=== ITEMS ===

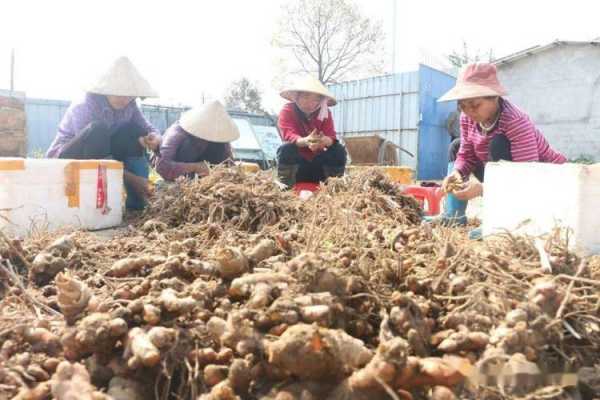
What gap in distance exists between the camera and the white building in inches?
575

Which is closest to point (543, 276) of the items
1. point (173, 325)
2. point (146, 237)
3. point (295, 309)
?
point (295, 309)

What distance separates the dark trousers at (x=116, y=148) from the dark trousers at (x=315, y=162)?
4.06 ft

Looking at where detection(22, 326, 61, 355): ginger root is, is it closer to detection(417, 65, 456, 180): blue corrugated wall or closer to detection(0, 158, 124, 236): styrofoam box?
detection(0, 158, 124, 236): styrofoam box

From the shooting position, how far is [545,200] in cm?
246

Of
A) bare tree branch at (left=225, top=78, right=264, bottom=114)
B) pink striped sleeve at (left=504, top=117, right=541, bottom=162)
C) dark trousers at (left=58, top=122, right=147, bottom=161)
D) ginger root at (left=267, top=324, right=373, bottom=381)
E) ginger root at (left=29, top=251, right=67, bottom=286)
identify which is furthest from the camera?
bare tree branch at (left=225, top=78, right=264, bottom=114)

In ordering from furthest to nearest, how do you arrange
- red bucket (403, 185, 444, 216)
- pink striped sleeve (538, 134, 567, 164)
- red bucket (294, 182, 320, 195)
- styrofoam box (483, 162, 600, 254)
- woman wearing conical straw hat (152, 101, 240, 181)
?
1. red bucket (403, 185, 444, 216)
2. red bucket (294, 182, 320, 195)
3. woman wearing conical straw hat (152, 101, 240, 181)
4. pink striped sleeve (538, 134, 567, 164)
5. styrofoam box (483, 162, 600, 254)

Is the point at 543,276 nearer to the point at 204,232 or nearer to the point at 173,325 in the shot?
the point at 173,325

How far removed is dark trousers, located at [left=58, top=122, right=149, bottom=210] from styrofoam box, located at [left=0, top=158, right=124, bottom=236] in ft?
1.85

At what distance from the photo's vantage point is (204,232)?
2836 mm

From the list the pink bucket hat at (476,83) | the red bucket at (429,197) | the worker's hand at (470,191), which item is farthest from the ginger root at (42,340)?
the red bucket at (429,197)

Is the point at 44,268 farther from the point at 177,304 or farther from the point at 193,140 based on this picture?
the point at 193,140

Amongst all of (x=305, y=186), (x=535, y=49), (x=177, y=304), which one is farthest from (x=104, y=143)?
(x=535, y=49)

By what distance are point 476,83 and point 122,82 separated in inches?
108

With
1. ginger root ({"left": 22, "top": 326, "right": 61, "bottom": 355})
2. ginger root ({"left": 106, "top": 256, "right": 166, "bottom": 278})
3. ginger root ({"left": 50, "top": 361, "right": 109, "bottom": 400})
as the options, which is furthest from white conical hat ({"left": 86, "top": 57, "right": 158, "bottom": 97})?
ginger root ({"left": 50, "top": 361, "right": 109, "bottom": 400})
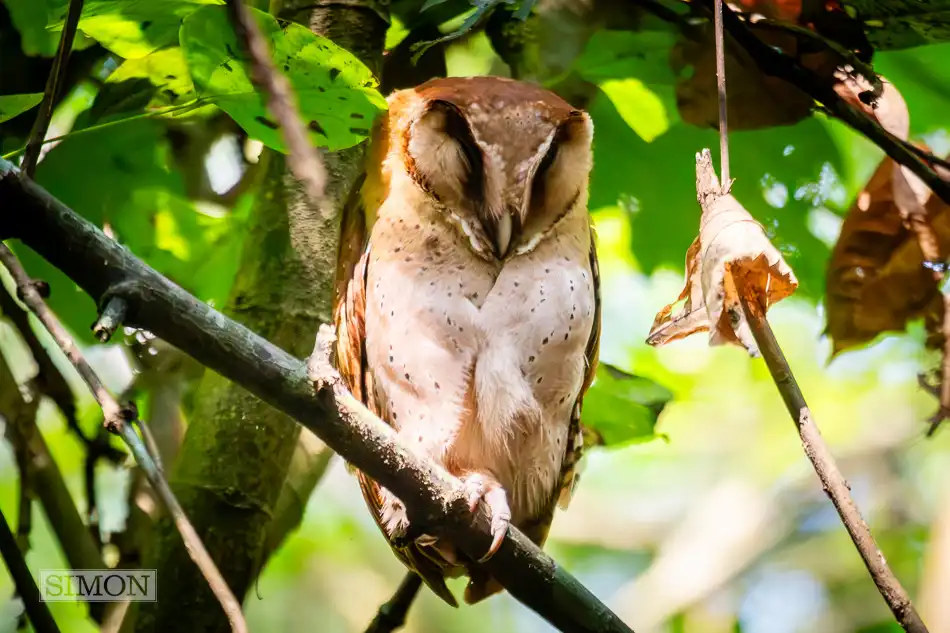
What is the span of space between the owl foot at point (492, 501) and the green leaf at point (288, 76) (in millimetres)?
427

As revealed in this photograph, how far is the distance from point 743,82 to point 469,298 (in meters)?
0.55

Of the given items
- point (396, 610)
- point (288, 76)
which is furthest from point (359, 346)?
point (288, 76)

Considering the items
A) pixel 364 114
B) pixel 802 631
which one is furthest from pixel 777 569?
pixel 364 114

===

TASK PROMPT
Copy everything from the line containing "What is the" down to the end of the items, switching "furthest" to "farthest" and leaving everything else unchanged.

EXERCISE ANSWER
What is the span of space between the owl foot at point (492, 501) and the green leaf at point (288, 76) (in millimetres)?
427

As revealed in this photograph, how far is the distance from point 743,82 to point 469,298 (in meters)?
0.55

Of the given items
- point (396, 610)
- point (288, 76)
which is farthest from point (359, 346)?
point (288, 76)

Considering the items
A) pixel 364 114
B) pixel 802 631
which one is farthest from pixel 777 569?
pixel 364 114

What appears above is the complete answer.